By analyzing anonymized information about billions of telecommunications records, the researchers assembled a map depicting the strength of the connections between different parts of Great Britain, based on the amount of information they exchanged. They then developed an algorithm that partitioned the map into ever-smaller regions, with the requirement that the connections within regions be stronger than those between regions. They found that, to a large extent, their partitioning agreed with existing administrative, geographical and historical boundaries. But there were a few notable exceptions: Some parts of Wales, for instance, had much stronger connections to cities in western England than they did to the rest of Wales, suggesting that in some ways, the historical distinction between England and Wales may be obsolete.
“The problem of defining regions in space is an old and important one,” says Carlo Ratti, director of MIT’s Senseable City Lab and lead author on the new paper. “It allows us to understand the interplay between geographical and social institutions that we’re building, and it helps us better capture the way our cities or our countries work. It could also have a lot of practical consequences: If you can identify regions, you can build better governance.”
Ties that bind
In network science, partitioning algorithms are generally indifferent to geography. For many telecom applications, it would be perfectly acceptable to lump, say, New York City and Los Angeles together, because of the amount of data they exchange, and partition them from Oklahoma City. Since that kind of clustering obviously wouldn’t lead to practical administrative regions, the researchers — including a half-dozen members of the Senseable City Lab, Cornell mathematician Steven Strogatz, and Jon Reades of University College London — planned to modify their algorithm so that its partitions would be geographically contiguous. The researchers found, however, that this additional restriction was unnecessary: At every level of resolution, the highest volumes of data exchange were almost always between adjacent regions.

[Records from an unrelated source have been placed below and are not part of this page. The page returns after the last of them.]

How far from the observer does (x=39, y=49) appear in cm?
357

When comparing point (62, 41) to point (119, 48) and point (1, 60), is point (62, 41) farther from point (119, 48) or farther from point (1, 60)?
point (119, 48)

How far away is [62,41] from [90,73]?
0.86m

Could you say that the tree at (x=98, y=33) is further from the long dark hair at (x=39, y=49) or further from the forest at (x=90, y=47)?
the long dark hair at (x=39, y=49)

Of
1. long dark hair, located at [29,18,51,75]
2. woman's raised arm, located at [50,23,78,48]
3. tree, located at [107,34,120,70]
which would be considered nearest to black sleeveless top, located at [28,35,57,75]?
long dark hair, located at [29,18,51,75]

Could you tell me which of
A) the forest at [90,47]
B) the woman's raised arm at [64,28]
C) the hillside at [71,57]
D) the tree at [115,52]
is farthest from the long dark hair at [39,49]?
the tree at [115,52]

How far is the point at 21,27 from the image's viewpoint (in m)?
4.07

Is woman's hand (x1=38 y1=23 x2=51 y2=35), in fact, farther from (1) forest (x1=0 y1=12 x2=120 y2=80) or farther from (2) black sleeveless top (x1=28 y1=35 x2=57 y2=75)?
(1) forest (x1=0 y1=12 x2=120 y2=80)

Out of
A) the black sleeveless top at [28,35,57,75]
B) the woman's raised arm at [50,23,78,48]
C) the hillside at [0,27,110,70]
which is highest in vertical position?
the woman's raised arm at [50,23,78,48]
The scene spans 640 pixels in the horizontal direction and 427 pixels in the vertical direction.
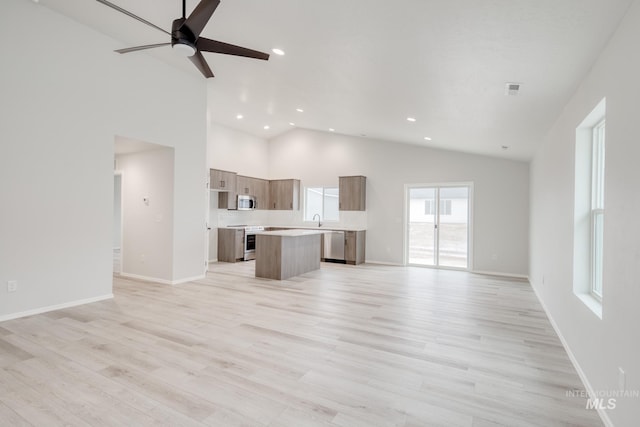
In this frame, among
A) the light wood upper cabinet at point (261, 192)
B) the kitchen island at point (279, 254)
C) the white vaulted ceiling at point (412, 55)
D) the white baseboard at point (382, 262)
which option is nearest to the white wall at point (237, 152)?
the light wood upper cabinet at point (261, 192)

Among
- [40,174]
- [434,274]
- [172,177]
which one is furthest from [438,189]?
[40,174]

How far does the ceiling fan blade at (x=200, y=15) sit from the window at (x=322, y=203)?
22.4 feet

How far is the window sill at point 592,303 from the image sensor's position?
2.35 metres

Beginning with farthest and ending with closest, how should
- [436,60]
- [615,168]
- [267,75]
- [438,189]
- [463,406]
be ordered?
[438,189] → [267,75] → [436,60] → [463,406] → [615,168]

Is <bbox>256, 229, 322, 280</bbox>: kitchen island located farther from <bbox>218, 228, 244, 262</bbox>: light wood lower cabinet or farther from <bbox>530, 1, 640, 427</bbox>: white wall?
<bbox>530, 1, 640, 427</bbox>: white wall

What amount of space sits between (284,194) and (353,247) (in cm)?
280

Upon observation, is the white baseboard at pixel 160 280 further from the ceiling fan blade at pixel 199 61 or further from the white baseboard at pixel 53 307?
the ceiling fan blade at pixel 199 61

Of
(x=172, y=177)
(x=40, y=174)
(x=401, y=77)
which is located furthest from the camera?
(x=172, y=177)

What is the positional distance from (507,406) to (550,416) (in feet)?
0.81

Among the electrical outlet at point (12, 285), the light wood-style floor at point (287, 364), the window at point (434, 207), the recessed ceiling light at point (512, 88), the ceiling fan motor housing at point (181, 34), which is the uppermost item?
the ceiling fan motor housing at point (181, 34)

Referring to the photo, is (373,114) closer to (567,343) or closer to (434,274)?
(434,274)

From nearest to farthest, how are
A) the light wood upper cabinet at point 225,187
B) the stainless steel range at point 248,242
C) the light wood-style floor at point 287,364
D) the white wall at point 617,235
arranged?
the white wall at point 617,235 → the light wood-style floor at point 287,364 → the light wood upper cabinet at point 225,187 → the stainless steel range at point 248,242

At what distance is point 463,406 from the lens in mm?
2203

It’s not surprising that the result of the partitioning algorithm largely mirrored the existing political boundaries in Great Britain, Ratti says. After all, if communities have been lumped together culturally and politically for centuries, they have good reason to exchange information with each other. “The interesting thing is when they don’t correspond,” Ratti says. “Then you can go and look and find out why not.”
“They produced some interesting and actually quite plausible divisions, which are similar but a little different from those that people have agreed upon in the past,” says Michael Batty, Bartlett Professor of Planning at University College London, who wasn’t involved in the research. “They don’t impose the criterion for them to be physically adjacent, but the results they get do show that the groupings they get are physically adjacent. Which is extremely encouraging, really, because it gives a lot of strength to the argument that these are unique and very well-defined partitions.”

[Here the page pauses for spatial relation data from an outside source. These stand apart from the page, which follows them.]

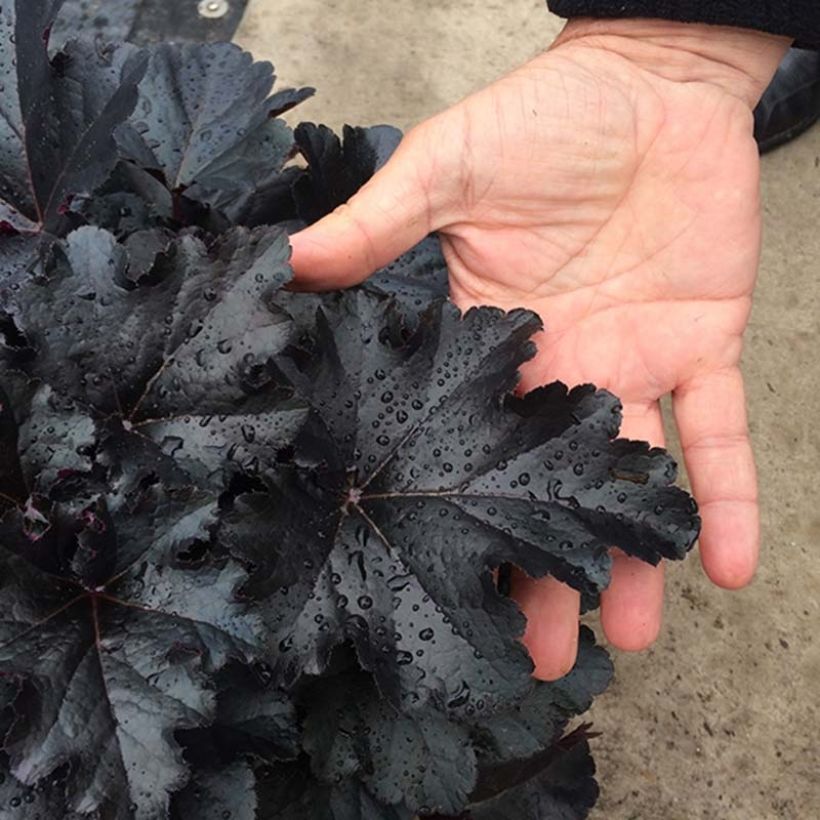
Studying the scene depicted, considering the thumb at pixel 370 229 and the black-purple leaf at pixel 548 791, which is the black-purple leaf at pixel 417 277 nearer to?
the thumb at pixel 370 229

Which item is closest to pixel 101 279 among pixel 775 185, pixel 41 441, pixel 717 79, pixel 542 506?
pixel 41 441

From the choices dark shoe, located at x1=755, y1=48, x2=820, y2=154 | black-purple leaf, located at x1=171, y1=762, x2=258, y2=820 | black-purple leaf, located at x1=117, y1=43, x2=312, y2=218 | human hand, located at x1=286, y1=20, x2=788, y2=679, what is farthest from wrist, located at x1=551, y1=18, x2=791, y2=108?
dark shoe, located at x1=755, y1=48, x2=820, y2=154

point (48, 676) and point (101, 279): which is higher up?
point (101, 279)

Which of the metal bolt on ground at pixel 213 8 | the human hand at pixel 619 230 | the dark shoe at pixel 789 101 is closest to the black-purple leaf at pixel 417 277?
the human hand at pixel 619 230

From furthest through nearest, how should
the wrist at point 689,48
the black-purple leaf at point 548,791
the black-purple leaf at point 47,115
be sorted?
the wrist at point 689,48, the black-purple leaf at point 548,791, the black-purple leaf at point 47,115

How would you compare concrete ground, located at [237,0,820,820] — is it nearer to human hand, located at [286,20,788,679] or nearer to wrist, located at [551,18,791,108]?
human hand, located at [286,20,788,679]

It’s unlikely, of course, that mid-Wales and the English midlands will be fused into a single administrative region, so the discovery that several Welsh cities seem to depend heavily on the exchange of information with nearby English cities, and vice versa, probably won’t have major political consequences. But, Ratti says, the value of the new work is that it shows that analyzing information flow could be a useful tool in the drawing of political boundaries. And, he says, it will only become more useful as data from other networks — the Internet, Internet telephone networks, instant-messaging networks — become available for analysis.

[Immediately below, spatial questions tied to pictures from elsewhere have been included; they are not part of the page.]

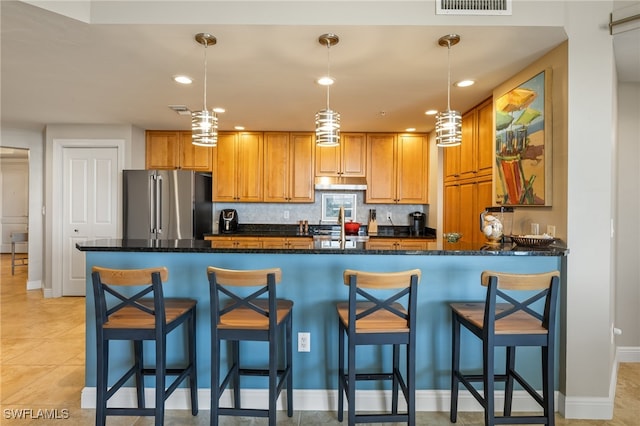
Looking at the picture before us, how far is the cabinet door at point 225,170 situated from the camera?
4840 mm

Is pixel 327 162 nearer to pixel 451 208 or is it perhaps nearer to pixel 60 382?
pixel 451 208

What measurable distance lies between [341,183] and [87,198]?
11.9 feet

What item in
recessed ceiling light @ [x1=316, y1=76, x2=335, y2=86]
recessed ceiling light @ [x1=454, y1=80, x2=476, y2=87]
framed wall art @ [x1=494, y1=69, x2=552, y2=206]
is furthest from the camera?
recessed ceiling light @ [x1=454, y1=80, x2=476, y2=87]

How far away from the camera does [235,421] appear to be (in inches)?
83.0

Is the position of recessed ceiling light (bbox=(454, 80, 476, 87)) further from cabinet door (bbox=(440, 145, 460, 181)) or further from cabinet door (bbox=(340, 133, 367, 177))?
cabinet door (bbox=(340, 133, 367, 177))

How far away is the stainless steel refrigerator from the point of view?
14.3ft

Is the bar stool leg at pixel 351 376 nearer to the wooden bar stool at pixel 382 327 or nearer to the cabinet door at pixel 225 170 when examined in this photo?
the wooden bar stool at pixel 382 327

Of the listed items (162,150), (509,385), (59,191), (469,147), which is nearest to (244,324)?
(509,385)

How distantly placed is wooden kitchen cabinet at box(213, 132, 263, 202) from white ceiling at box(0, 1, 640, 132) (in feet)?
2.82

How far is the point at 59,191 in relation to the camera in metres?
4.71

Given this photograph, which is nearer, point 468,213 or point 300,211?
point 468,213

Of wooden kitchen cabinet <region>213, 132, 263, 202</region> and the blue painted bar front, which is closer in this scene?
the blue painted bar front

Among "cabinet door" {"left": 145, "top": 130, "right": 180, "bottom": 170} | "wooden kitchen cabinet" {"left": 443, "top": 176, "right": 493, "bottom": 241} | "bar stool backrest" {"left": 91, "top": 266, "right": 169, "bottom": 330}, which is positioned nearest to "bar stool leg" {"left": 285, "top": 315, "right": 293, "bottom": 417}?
"bar stool backrest" {"left": 91, "top": 266, "right": 169, "bottom": 330}

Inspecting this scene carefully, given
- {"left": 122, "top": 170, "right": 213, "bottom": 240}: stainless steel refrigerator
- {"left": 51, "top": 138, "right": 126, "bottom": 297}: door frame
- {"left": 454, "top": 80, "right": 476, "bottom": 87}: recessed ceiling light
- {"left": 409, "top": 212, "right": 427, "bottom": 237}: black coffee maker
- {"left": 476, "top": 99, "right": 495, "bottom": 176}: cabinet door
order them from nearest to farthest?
1. {"left": 454, "top": 80, "right": 476, "bottom": 87}: recessed ceiling light
2. {"left": 476, "top": 99, "right": 495, "bottom": 176}: cabinet door
3. {"left": 122, "top": 170, "right": 213, "bottom": 240}: stainless steel refrigerator
4. {"left": 51, "top": 138, "right": 126, "bottom": 297}: door frame
5. {"left": 409, "top": 212, "right": 427, "bottom": 237}: black coffee maker
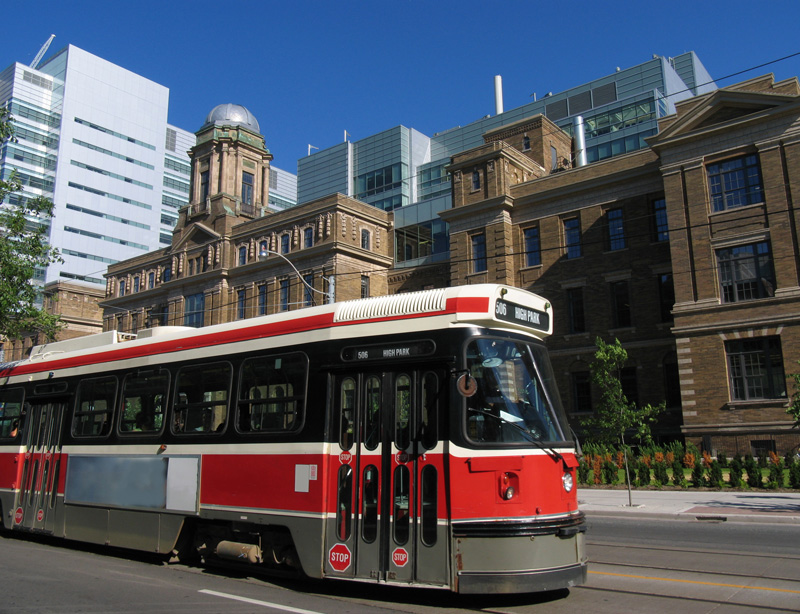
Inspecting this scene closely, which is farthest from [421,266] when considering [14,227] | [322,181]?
[322,181]

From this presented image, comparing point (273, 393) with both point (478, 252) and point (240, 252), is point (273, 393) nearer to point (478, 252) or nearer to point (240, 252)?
point (478, 252)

Moreover, he says, the researchers are now applying their algorithm to telephone data from countries in which the re-drawing of the political map is a very real possibility. In such cases, Ratti says, analysis of communication patterns could help define boundaries whose imposition would minimize the disruption to the lives of ordinary people.
The work was conducted with support from the National Science Foundation, the AT&T Foundation, the MIT SMART program, GE, Audi Volkswagen, SNCF, ENEL and the members of the MIT Senseable City Lab Consortium.